Dernière ronde du soir. L’étage des deuxièmes années garçons est un peu agité. Cela peut se comprendre, ils ont eu leurs (très bons) résultats d’X et l’ENS.
Petit rappel des règles : on ne parle pas dans les couloirs, mais dans les chambres portes fermées et, sinon, on chuchote. Mais comme je passe, des têtes sortent.
C’est curieux comme tout à cet âge-là, ou, surtout, ça cherche une excuse pour faire une pause entre les maths et la physique.
Un de mes trolls-rock’n’rolleurs est sur le seuil de sa chambre et, l’attention attirée par les feuilles étalées à terre, j’y jette un coup d’oeil.
« Ah, ben dis-donc, c’est pas très propre tout ça.
– Et surtout, je refuse de faire son ménage ! ajoute sa copine.
****************
Exercices à traiter >>
A. Réécrivez tout ce qui va de « Petit rappel des » jusqu'à « ajoute sa copine. » dans le récit de la ronde du soir, en remplaçant « couloirs » par « corridors ».
B. Prolongez le récit de la ronde du soir au-delà de sa dernière réplique.

Entrées du jeu de données >>
****************
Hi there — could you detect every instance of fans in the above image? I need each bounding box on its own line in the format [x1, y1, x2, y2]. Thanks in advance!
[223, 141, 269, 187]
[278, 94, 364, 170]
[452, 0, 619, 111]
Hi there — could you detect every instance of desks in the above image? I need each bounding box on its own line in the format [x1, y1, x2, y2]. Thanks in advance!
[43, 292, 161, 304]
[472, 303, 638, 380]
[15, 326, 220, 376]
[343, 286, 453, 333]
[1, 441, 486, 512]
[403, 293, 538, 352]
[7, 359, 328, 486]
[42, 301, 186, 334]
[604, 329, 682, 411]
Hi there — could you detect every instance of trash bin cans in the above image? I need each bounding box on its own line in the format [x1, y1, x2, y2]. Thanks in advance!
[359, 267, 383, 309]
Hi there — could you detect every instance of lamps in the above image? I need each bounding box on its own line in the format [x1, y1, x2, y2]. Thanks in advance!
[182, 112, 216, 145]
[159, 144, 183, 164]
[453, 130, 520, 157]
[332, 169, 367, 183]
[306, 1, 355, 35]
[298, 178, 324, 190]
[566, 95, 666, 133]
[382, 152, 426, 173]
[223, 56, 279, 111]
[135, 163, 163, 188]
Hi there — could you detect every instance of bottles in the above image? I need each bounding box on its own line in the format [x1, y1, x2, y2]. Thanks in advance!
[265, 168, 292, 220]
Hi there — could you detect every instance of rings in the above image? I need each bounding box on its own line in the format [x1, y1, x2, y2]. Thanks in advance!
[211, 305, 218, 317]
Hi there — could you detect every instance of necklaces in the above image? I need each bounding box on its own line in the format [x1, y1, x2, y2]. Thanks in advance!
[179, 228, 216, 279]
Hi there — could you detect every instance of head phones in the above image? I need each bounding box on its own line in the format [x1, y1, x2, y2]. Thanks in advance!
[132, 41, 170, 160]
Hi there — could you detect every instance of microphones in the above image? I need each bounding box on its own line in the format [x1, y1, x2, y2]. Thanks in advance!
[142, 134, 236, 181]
****************
Résultats de l'exercice >>
A.
Petit rappel des règles : on ne parle pas dans les corridors, mais dans les chambres portes fermées et, sinon, on chuchote. Mais comme je passe, des têtes sortent.
C’est curieux comme tout à cet âge-là, ou, surtout, ça cherche une excuse pour faire une pause entre les maths et la physique.
Un de mes trolls-rock’n’rolleurs est sur le seuil de sa chambre et, l’attention attirée par les feuilles étalées à terre, j’y jette un coup d’oeil.
« Ah, ben dis-donc, c’est pas très propre tout ça.
– Et surtout, je refuse de faire son ménage ! ajoute sa copine.

B.
– Encore heureux, t’es sa copine, pas sa mère et il a deux mains et un cerveau, il devrait savoir sans servir. »
Sur ce, un autre interne (appelons-le E) passe devant la porte.
« Rhooo, il a une fille dans sa chambre ! »
Avant même que j’ai eu le temps de hausser les yeux au ciel, un autre étudiant s’exclame en remontant le couloir :
« Et c’est toi qui dit ça ?!
– Moi ?! » E. fait l’innocent à moitié outré.
« Oui, il a pas tort, t’es mal placé pour parler.
– Mais j’ai rien fait moi.
– Surtout les vendredis soir…
– Tu es conscient qu’on se parle entre surveillants ? » (Je dirais pas qu’on commère non plus, mais on s’informe, quoi…)
« Ah… Je pensais qu’il avait oublié. » Et voilà, E. qui sourit, fier quand même d’être mémorable.
Effectivement, on oublie pleins de choses, mais rarement les élèves dont nous interrompons le sport en chambre.